> [Given request] The records that follow are to be repeated exactly, with the pictures removed.

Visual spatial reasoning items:
----

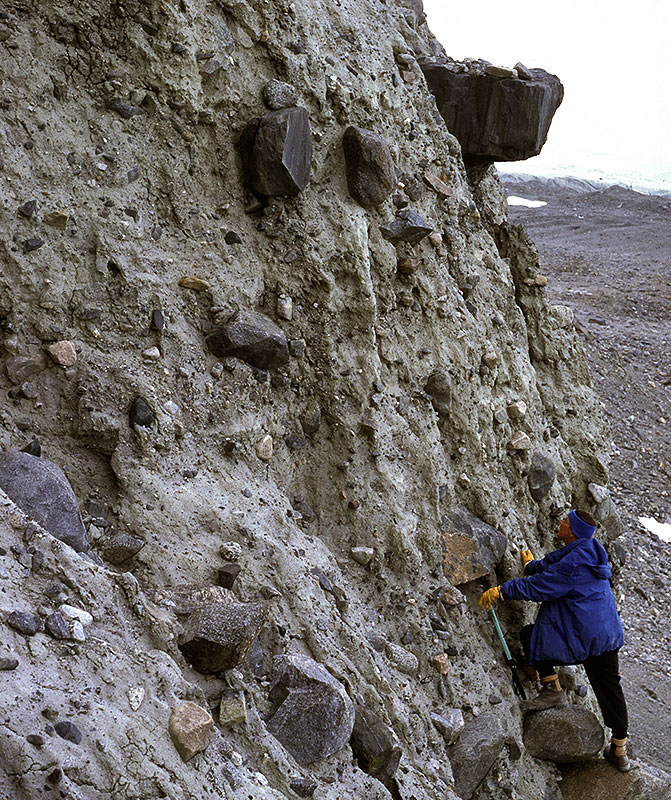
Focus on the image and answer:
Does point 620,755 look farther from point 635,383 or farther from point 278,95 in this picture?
point 635,383

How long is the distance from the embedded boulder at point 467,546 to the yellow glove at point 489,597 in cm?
10

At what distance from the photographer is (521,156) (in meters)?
6.06

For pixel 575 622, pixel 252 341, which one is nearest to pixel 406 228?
pixel 252 341

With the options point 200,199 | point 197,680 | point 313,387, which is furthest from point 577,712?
point 200,199

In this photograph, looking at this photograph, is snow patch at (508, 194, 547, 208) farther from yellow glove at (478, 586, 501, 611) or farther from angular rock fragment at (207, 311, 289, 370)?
angular rock fragment at (207, 311, 289, 370)

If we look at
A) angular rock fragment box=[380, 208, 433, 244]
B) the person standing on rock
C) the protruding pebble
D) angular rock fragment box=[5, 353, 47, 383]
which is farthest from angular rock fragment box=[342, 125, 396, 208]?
the person standing on rock

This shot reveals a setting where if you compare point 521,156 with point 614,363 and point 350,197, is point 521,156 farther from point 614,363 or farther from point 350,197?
point 614,363

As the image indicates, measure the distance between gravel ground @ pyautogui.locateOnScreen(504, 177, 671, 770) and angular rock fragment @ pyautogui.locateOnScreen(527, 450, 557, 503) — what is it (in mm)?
2180

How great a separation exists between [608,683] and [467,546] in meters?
1.19

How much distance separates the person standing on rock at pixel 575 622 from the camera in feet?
13.8

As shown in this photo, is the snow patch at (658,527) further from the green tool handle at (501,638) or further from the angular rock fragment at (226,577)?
the angular rock fragment at (226,577)

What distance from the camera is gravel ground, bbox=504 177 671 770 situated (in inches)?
253

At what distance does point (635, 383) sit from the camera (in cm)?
1081

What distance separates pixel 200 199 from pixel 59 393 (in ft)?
4.27
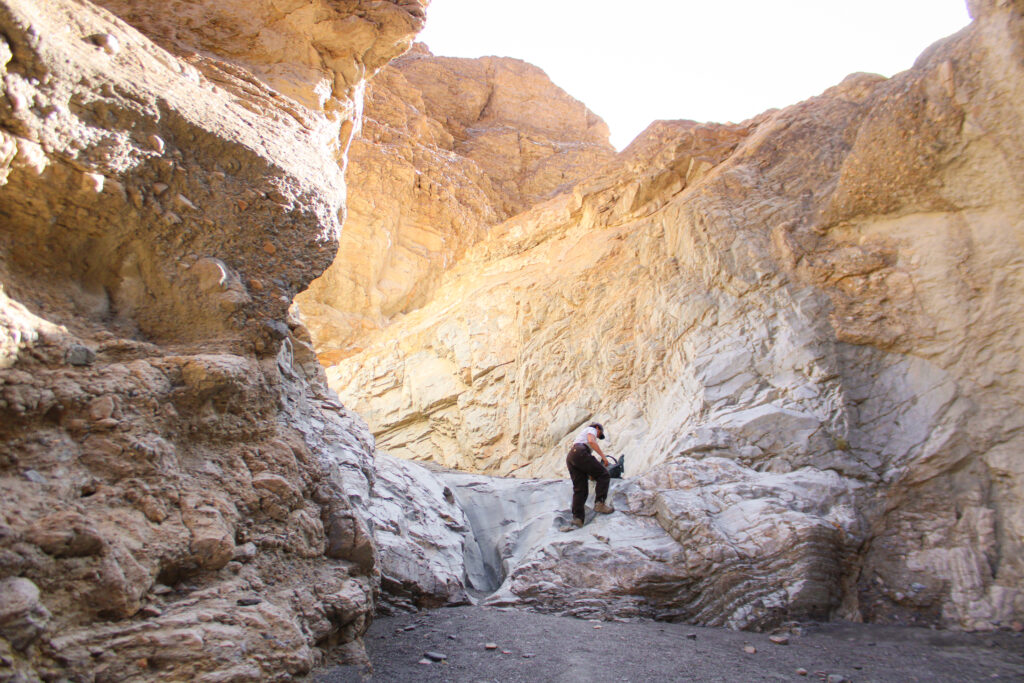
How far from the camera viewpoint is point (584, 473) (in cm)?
670

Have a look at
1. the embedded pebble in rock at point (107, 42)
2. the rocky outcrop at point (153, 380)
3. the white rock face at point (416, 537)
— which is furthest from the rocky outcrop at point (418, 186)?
the embedded pebble in rock at point (107, 42)

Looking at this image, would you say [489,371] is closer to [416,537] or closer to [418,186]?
[418,186]

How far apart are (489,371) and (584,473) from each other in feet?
20.0

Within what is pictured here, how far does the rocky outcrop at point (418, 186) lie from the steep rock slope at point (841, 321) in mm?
4690

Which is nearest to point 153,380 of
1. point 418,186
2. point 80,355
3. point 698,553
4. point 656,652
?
point 80,355

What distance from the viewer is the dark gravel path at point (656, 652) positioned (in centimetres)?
381

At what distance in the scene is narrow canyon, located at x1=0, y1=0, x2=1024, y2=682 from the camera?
10.6ft

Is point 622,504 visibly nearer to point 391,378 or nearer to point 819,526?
point 819,526

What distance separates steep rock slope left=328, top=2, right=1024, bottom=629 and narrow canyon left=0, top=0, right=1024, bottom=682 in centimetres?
4

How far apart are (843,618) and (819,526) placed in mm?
791

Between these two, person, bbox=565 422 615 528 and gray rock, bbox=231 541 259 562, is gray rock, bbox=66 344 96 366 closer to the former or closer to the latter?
gray rock, bbox=231 541 259 562

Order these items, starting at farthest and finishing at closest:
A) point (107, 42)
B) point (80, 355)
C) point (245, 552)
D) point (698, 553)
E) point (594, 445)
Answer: point (594, 445)
point (698, 553)
point (107, 42)
point (245, 552)
point (80, 355)

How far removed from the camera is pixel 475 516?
304 inches

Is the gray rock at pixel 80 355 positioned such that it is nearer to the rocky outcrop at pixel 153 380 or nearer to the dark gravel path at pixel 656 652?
the rocky outcrop at pixel 153 380
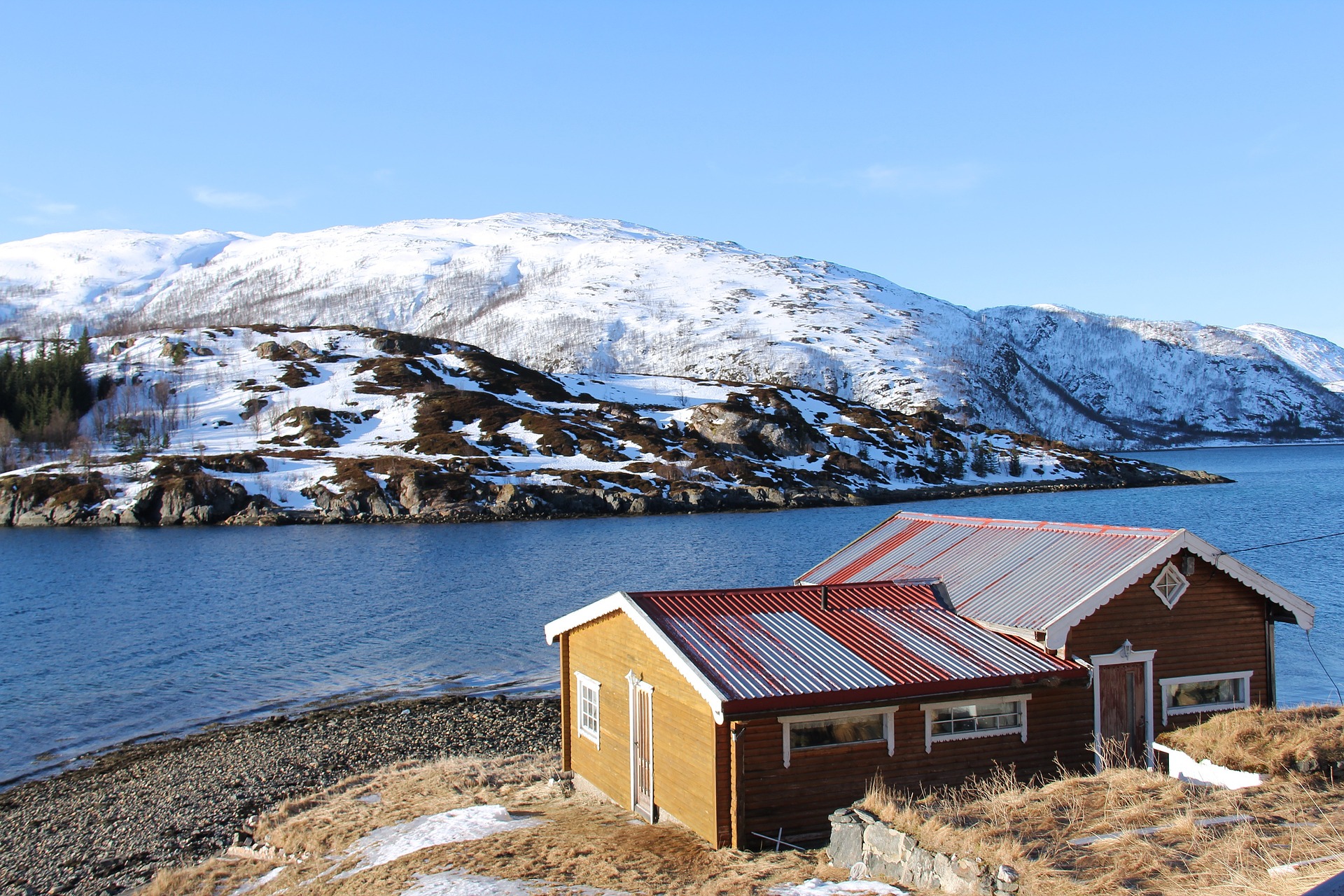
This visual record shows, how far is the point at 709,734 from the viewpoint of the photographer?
15.1 metres

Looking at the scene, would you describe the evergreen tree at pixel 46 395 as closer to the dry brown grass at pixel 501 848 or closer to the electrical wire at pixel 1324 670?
the dry brown grass at pixel 501 848

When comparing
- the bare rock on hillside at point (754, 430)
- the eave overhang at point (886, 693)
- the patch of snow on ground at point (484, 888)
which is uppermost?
the bare rock on hillside at point (754, 430)

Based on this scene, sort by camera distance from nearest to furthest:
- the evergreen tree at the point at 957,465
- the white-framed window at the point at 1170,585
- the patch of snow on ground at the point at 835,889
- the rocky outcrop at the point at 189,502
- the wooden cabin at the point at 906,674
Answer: the patch of snow on ground at the point at 835,889 → the wooden cabin at the point at 906,674 → the white-framed window at the point at 1170,585 → the rocky outcrop at the point at 189,502 → the evergreen tree at the point at 957,465

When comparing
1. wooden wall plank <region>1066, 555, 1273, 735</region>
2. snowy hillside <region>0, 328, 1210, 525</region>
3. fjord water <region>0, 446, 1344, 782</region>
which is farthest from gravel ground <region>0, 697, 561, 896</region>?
snowy hillside <region>0, 328, 1210, 525</region>

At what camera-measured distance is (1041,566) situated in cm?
1975

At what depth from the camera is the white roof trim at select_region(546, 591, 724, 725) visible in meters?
14.7

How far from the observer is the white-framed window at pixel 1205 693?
1806cm

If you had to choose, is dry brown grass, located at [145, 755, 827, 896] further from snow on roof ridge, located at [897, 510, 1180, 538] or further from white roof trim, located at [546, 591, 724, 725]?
snow on roof ridge, located at [897, 510, 1180, 538]

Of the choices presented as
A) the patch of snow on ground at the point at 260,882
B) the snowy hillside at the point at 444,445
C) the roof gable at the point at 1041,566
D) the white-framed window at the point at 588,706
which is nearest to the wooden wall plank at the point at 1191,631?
the roof gable at the point at 1041,566

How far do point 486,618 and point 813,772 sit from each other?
33.3m

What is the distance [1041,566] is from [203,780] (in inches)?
812

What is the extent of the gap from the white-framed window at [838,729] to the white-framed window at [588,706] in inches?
210

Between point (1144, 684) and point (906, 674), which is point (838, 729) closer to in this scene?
point (906, 674)

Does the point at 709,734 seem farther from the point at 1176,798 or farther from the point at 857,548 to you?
the point at 857,548
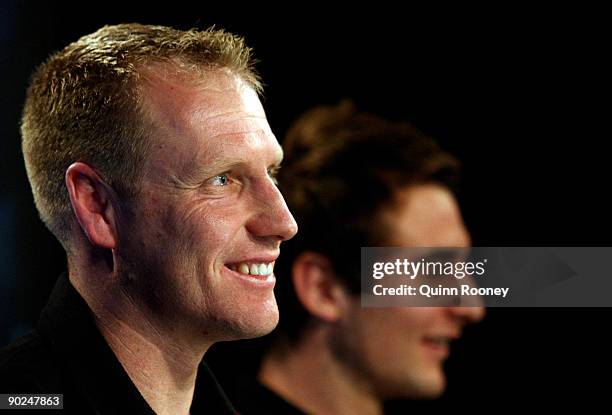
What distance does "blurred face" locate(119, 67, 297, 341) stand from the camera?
147cm

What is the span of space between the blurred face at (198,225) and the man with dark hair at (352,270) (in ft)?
2.08

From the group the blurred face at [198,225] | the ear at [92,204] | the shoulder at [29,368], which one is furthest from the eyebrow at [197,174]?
the shoulder at [29,368]

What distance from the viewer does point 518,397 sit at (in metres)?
2.42

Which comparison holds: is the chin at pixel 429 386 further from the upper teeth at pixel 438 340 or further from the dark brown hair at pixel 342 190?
the dark brown hair at pixel 342 190

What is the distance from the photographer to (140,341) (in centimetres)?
150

----

> [Written reply]
Focus on the image and answer:
Does point 620,755 look farther from point 635,383 or farther from point 278,95 in this picture?
point 635,383

How long is the distance from the embedded boulder at point 467,546 to the yellow glove at point 489,597 in cm?
10

At what distance from the photographer is (521,156) (in meters)?
6.06

For pixel 575 622, pixel 252 341, which one is nearest to pixel 406 228?
pixel 252 341

With the options point 200,199 | point 197,680 | point 313,387, which is furthest from point 577,712?
point 200,199

In this photograph, looking at this photograph, is snow patch at (508, 194, 547, 208) farther from yellow glove at (478, 586, 501, 611) or farther from angular rock fragment at (207, 311, 289, 370)?
angular rock fragment at (207, 311, 289, 370)

If we look at
A) angular rock fragment box=[380, 208, 433, 244]
B) the person standing on rock
C) the protruding pebble
D) angular rock fragment box=[5, 353, 47, 383]
which is farthest from angular rock fragment box=[342, 125, 396, 208]?
the person standing on rock

This shot reveals a setting where if you compare point 521,156 with point 614,363 and point 350,197, is point 521,156 farther from point 614,363 or farther from point 350,197?
point 614,363

As the image indicates, measure the distance between gravel ground @ pyautogui.locateOnScreen(504, 177, 671, 770) and angular rock fragment @ pyautogui.locateOnScreen(527, 450, 557, 503) — what is it (in mm)?
2180

How great a separation exists between [608,683] and [467,546] in meters?
1.19

How much distance separates the person standing on rock at pixel 575 622 from the camera in feet?
13.8

As shown in this photo, is the snow patch at (658,527) further from the green tool handle at (501,638) or further from the angular rock fragment at (226,577)?
the angular rock fragment at (226,577)

What distance from the camera is gravel ground, bbox=504 177 671 770 situated (in inches)?
253

At what distance does point (635, 383) sit from the camera (in cm)?
1081

What distance separates pixel 200 199 from pixel 59 393 (in ft)?
4.27
How far from the camera viewpoint is point (584, 473) (in cm)?
670

Have a look at
1. the embedded pebble in rock at point (107, 42)
2. the rocky outcrop at point (153, 380)
3. the white rock face at point (416, 537)
— which is furthest from the rocky outcrop at point (418, 186)?
the embedded pebble in rock at point (107, 42)

Looking at this image, would you say [489,371] is closer to [416,537] or closer to [418,186]?
[418,186]

How far apart are (489,371) and (584,473) from each other in feet?
20.0

Within what is pictured here, how far does the rocky outcrop at point (418, 186) lie from the steep rock slope at point (841, 321) in mm?
4690

Which is nearest to point 153,380 of
1. point 418,186
2. point 80,355
3. point 698,553
4. point 656,652
?
point 80,355

What distance from the viewer is the dark gravel path at point (656, 652) positioned (in centimetres)?
381

At what distance in the scene is narrow canyon, located at x1=0, y1=0, x2=1024, y2=682 from the camera?
10.6ft

Is point 622,504 visibly nearer to point 391,378 or nearer to point 819,526?
point 819,526

What distance separates steep rock slope left=328, top=2, right=1024, bottom=629 and narrow canyon left=0, top=0, right=1024, bottom=682 in centimetres?
4

How far apart are (843,618) and (819,526) placed in mm?
791

Between these two, person, bbox=565 422 615 528 and gray rock, bbox=231 541 259 562, is gray rock, bbox=66 344 96 366 closer to the former or closer to the latter?
gray rock, bbox=231 541 259 562

Order these items, starting at farthest and finishing at closest:
A) point (107, 42)
B) point (80, 355)
C) point (245, 552)
D) point (698, 553)
E) point (594, 445)
Answer: point (594, 445)
point (698, 553)
point (107, 42)
point (245, 552)
point (80, 355)

How far removed from the camera is pixel 475 516?
304 inches

Is the gray rock at pixel 80 355 positioned such that it is nearer to the rocky outcrop at pixel 153 380 or nearer to the dark gravel path at pixel 656 652?
the rocky outcrop at pixel 153 380
This visual record shows, how far is the point at 709,734 from the viewpoint of the photographer?
15.1 metres

Looking at the scene, would you describe the evergreen tree at pixel 46 395 as closer to the dry brown grass at pixel 501 848 or closer to the electrical wire at pixel 1324 670?
the dry brown grass at pixel 501 848

When comparing
- the bare rock on hillside at point (754, 430)
- the eave overhang at point (886, 693)
- the patch of snow on ground at point (484, 888)
which is uppermost?
the bare rock on hillside at point (754, 430)

Based on this scene, sort by camera distance from nearest to furthest:
- the evergreen tree at the point at 957,465
- the white-framed window at the point at 1170,585
- the patch of snow on ground at the point at 835,889
- the rocky outcrop at the point at 189,502
- the wooden cabin at the point at 906,674
Answer: the patch of snow on ground at the point at 835,889 → the wooden cabin at the point at 906,674 → the white-framed window at the point at 1170,585 → the rocky outcrop at the point at 189,502 → the evergreen tree at the point at 957,465

When comparing
1. wooden wall plank <region>1066, 555, 1273, 735</region>
2. snowy hillside <region>0, 328, 1210, 525</region>
3. fjord water <region>0, 446, 1344, 782</region>
which is farthest from gravel ground <region>0, 697, 561, 896</region>?
snowy hillside <region>0, 328, 1210, 525</region>

At what camera-measured distance is (1041,566) situated in cm?
1975

At what depth from the camera is the white roof trim at select_region(546, 591, 724, 725) visible in meters?
14.7

How far from the observer is the white-framed window at pixel 1205 693?
1806cm

If you had to choose, is dry brown grass, located at [145, 755, 827, 896] further from snow on roof ridge, located at [897, 510, 1180, 538] or further from white roof trim, located at [546, 591, 724, 725]?
snow on roof ridge, located at [897, 510, 1180, 538]

Of the choices presented as
A) the patch of snow on ground at the point at 260,882
B) the snowy hillside at the point at 444,445
C) the roof gable at the point at 1041,566
D) the white-framed window at the point at 588,706
which is nearest to the wooden wall plank at the point at 1191,631?
the roof gable at the point at 1041,566

How far do point 486,618 and point 813,772 sit from each other?
33.3m

What is the distance [1041,566] is from [203,780] (in inches)?
812

What is the extent of the gap from the white-framed window at [838,729] to the white-framed window at [588,706] in inches?
210

Between point (1144, 684) and point (906, 674), which is point (838, 729) closer to in this scene?
point (906, 674)

Does the point at 709,734 seem farther from the point at 1176,798 or farther from the point at 857,548 to you?
the point at 857,548
What distance does "blurred face" locate(119, 67, 297, 341) stand from the camera?
147cm

What is the span of space between the blurred face at (198,225) and the man with dark hair at (352,270) (in ft)?
2.08

From the group the blurred face at [198,225] | the ear at [92,204] | the shoulder at [29,368], which one is furthest from the eyebrow at [197,174]?
the shoulder at [29,368]

What distance from the viewer does point 518,397 sit at (in metres)?
2.42

Which comparison holds: is the chin at pixel 429 386 further from the upper teeth at pixel 438 340 or further from the dark brown hair at pixel 342 190?
the dark brown hair at pixel 342 190

What is the distance from the photographer to (140,341) (in centimetres)?
150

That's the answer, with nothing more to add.